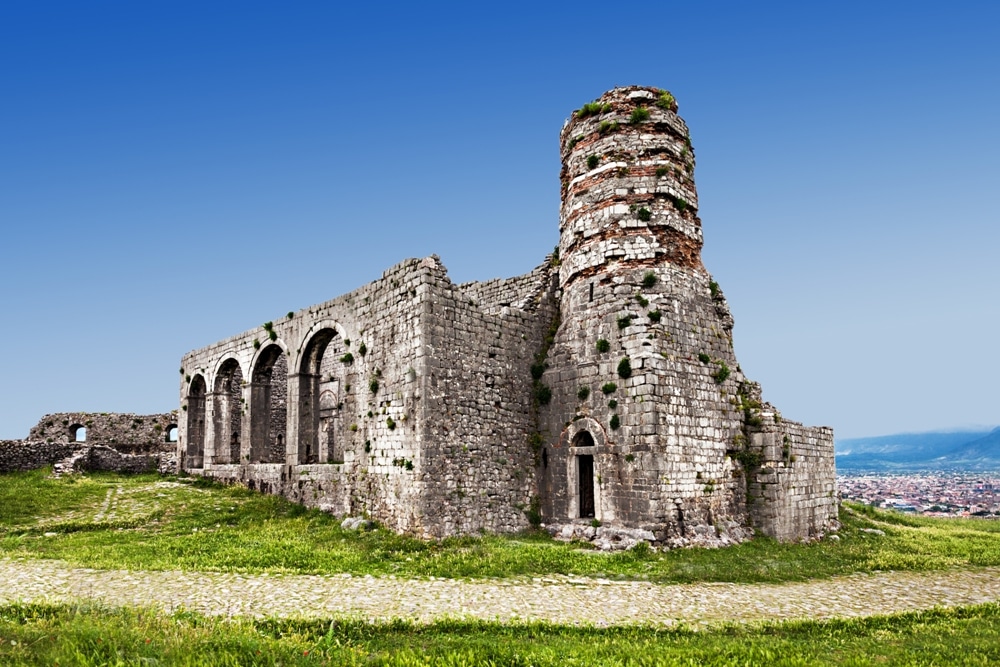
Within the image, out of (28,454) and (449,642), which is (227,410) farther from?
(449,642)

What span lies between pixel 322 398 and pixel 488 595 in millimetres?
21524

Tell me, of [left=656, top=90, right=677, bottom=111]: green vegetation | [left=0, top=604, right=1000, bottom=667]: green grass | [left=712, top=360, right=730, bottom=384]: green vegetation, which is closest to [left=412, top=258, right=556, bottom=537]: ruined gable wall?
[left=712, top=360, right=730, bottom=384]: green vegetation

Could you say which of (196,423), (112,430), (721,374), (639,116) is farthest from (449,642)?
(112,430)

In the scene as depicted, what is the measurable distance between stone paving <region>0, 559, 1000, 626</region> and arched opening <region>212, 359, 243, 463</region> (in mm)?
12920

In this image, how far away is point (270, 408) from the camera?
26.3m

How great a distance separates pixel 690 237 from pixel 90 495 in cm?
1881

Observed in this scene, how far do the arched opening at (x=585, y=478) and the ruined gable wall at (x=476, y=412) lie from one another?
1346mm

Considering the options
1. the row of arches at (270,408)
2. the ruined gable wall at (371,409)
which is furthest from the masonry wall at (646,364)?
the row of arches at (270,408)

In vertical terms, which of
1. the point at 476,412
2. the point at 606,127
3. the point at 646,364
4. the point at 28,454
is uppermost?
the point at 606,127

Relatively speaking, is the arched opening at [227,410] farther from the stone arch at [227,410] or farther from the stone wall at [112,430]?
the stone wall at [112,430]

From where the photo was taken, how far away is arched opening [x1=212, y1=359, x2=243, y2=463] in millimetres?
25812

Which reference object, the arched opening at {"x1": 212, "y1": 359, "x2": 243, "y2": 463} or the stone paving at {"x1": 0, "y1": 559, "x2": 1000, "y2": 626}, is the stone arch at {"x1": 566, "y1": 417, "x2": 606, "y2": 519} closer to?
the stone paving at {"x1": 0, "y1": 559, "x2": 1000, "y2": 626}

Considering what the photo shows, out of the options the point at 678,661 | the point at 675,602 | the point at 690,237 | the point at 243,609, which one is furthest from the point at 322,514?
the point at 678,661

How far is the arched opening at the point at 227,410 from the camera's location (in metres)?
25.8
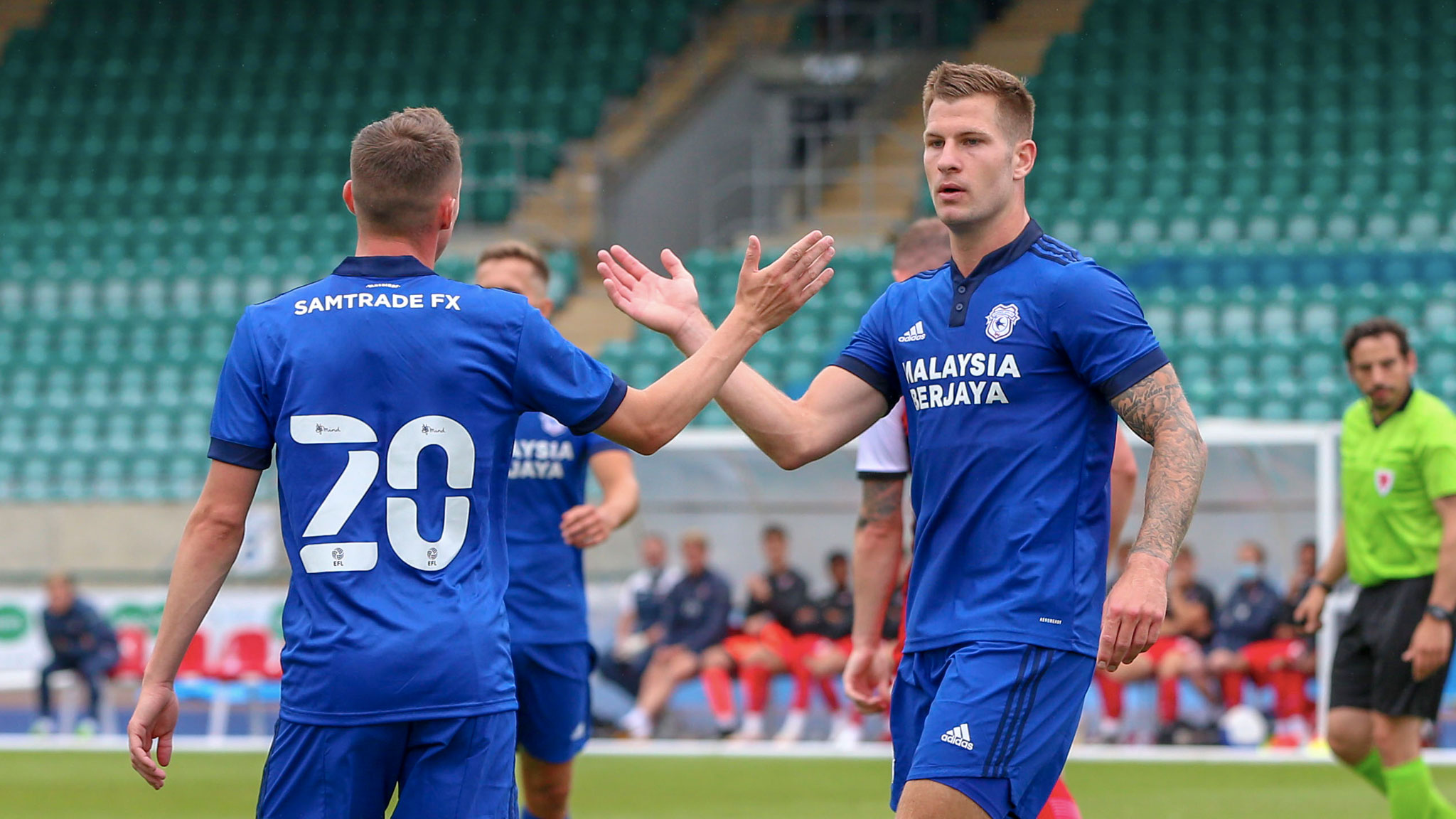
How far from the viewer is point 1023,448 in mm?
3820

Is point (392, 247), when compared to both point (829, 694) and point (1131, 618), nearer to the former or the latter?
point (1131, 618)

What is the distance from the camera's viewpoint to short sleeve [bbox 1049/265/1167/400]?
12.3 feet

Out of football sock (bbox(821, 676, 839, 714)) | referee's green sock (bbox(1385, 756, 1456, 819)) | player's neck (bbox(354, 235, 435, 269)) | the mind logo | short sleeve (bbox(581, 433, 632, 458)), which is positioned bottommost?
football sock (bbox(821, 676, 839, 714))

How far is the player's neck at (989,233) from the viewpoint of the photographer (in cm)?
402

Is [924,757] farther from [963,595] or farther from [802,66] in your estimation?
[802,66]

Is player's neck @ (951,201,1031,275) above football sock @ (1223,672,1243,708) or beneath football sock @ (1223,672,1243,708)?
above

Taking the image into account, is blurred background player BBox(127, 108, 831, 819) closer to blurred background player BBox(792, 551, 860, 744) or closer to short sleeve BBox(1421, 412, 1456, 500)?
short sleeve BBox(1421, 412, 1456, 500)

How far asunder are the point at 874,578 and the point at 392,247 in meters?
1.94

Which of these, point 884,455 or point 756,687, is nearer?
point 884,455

------------

SHORT TASK: Reproduce all of the material above verbatim, including every coordinate and answer, and omit the pictures.

SOLUTION TO THIS TASK:
Within the image, out of (28,454) and (449,642), which is (227,410) farther from?
(449,642)

What span lies between pixel 322 398 and pixel 488 595 in millimetres?
21524

Tell me, of [left=656, top=90, right=677, bottom=111]: green vegetation | [left=0, top=604, right=1000, bottom=667]: green grass | [left=712, top=360, right=730, bottom=384]: green vegetation, which is closest to [left=412, top=258, right=556, bottom=537]: ruined gable wall?
[left=712, top=360, right=730, bottom=384]: green vegetation

Could you say which of (196,423), (112,430), (721,374), (639,116) is farthest from (449,642)?
(112,430)

In the scene as depicted, what is the measurable distance between stone paving <region>0, 559, 1000, 626</region> and arched opening <region>212, 359, 243, 463</region> (in mm)?
12920

In this image, how far away is point (270, 408) from the camera?
26.3m

How great a distance separates pixel 690 237 from pixel 90 495 in cm?
1881

Observed in this scene, how far do the arched opening at (x=585, y=478) and the ruined gable wall at (x=476, y=412) lie from one another?
1346mm

Considering the options
1. the row of arches at (270,408)
2. the ruined gable wall at (371,409)
which is furthest from the masonry wall at (646,364)?
the row of arches at (270,408)

In vertical terms, which of
1. the point at 476,412
2. the point at 606,127
3. the point at 646,364
4. the point at 28,454
is uppermost?
the point at 606,127

Relatively speaking, is the arched opening at [227,410] farther from the stone arch at [227,410] or farther from the stone wall at [112,430]?
the stone wall at [112,430]

From where the photo was taken, how far away is arched opening [x1=212, y1=359, x2=243, y2=463] in millimetres?
25812

Which reference object, the arched opening at {"x1": 212, "y1": 359, "x2": 243, "y2": 463} or the stone paving at {"x1": 0, "y1": 559, "x2": 1000, "y2": 626}, is the stone arch at {"x1": 566, "y1": 417, "x2": 606, "y2": 519} closer to?
the stone paving at {"x1": 0, "y1": 559, "x2": 1000, "y2": 626}

Considering what the photo shows, out of the options the point at 678,661 | the point at 675,602 | the point at 690,237 | the point at 243,609, which one is furthest from the point at 322,514?
the point at 678,661

How far is the arched opening at the point at 227,410 from the camera's location (in metres)?
25.8
How far from the viewer is point 1023,448 in mm?
3820

Is point (392, 247), when compared to both point (829, 694) and point (1131, 618), nearer to the former or the latter?
point (1131, 618)

What is the distance from the camera's viewpoint to short sleeve [bbox 1049/265/1167/400]?
12.3 feet

Out of football sock (bbox(821, 676, 839, 714)) | referee's green sock (bbox(1385, 756, 1456, 819)) | player's neck (bbox(354, 235, 435, 269)) | the mind logo | short sleeve (bbox(581, 433, 632, 458)), which is positioned bottommost?
football sock (bbox(821, 676, 839, 714))

How far is the player's neck at (989,233) from the viewpoint of the photographer (in cm)?
402

Is [924,757] farther from [963,595] or farther from [802,66] in your estimation?
[802,66]

Is player's neck @ (951,201,1031,275) above football sock @ (1223,672,1243,708) or beneath football sock @ (1223,672,1243,708)?
above

Taking the image into account, is blurred background player BBox(127, 108, 831, 819) closer to blurred background player BBox(792, 551, 860, 744) or closer to short sleeve BBox(1421, 412, 1456, 500)?
short sleeve BBox(1421, 412, 1456, 500)

How far asunder are the point at 874,578 and the point at 392,247 in meters?
1.94

Which of these, point 884,455 or point 756,687, is nearer?
point 884,455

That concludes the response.